▶ Data section
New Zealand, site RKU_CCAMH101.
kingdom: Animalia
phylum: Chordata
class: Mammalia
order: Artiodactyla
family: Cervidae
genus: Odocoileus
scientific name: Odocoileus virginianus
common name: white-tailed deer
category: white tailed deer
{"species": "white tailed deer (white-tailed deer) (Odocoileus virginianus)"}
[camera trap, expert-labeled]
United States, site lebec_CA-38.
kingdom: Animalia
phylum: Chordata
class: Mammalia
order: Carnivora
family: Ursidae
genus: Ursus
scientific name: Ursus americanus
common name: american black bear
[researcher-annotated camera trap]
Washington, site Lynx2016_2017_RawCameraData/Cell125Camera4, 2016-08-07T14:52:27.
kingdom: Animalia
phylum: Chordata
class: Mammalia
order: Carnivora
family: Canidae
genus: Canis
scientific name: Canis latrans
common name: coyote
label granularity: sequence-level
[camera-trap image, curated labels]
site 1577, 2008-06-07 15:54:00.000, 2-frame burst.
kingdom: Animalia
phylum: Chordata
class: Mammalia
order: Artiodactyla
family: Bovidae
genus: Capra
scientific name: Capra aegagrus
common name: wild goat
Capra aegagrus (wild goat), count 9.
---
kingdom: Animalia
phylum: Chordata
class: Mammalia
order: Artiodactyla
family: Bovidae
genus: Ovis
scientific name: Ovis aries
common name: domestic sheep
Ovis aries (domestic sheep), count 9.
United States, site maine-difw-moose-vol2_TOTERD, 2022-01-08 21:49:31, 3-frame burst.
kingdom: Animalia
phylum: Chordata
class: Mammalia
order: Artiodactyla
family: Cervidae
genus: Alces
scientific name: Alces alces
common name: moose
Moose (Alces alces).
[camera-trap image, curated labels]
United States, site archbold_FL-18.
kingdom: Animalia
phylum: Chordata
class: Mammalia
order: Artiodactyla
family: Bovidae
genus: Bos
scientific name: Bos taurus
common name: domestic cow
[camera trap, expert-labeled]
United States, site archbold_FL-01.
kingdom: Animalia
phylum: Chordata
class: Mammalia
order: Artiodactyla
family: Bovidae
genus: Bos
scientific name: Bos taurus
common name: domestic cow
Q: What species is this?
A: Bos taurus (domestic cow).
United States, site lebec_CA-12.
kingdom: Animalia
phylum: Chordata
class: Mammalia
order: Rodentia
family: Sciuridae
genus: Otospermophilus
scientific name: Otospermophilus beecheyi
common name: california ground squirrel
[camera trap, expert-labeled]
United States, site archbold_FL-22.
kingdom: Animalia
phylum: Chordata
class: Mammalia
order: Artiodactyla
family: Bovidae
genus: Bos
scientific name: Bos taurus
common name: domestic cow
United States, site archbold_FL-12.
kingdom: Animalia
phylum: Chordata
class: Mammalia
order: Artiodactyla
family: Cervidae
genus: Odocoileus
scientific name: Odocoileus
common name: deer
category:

▶ Exercise requirements
When a line in the listing has the string "United" in it, return that line.

▶ Exercise answer
United States, site lebec_CA-38.
United States, site maine-difw-moose-vol2_TOTERD, 2022-01-08 21:49:31, 3-frame burst.
United States, site archbold_FL-18.
United States, site archbold_FL-01.
United States, site lebec_CA-12.
United States, site archbold_FL-22.
United States, site archbold_FL-12.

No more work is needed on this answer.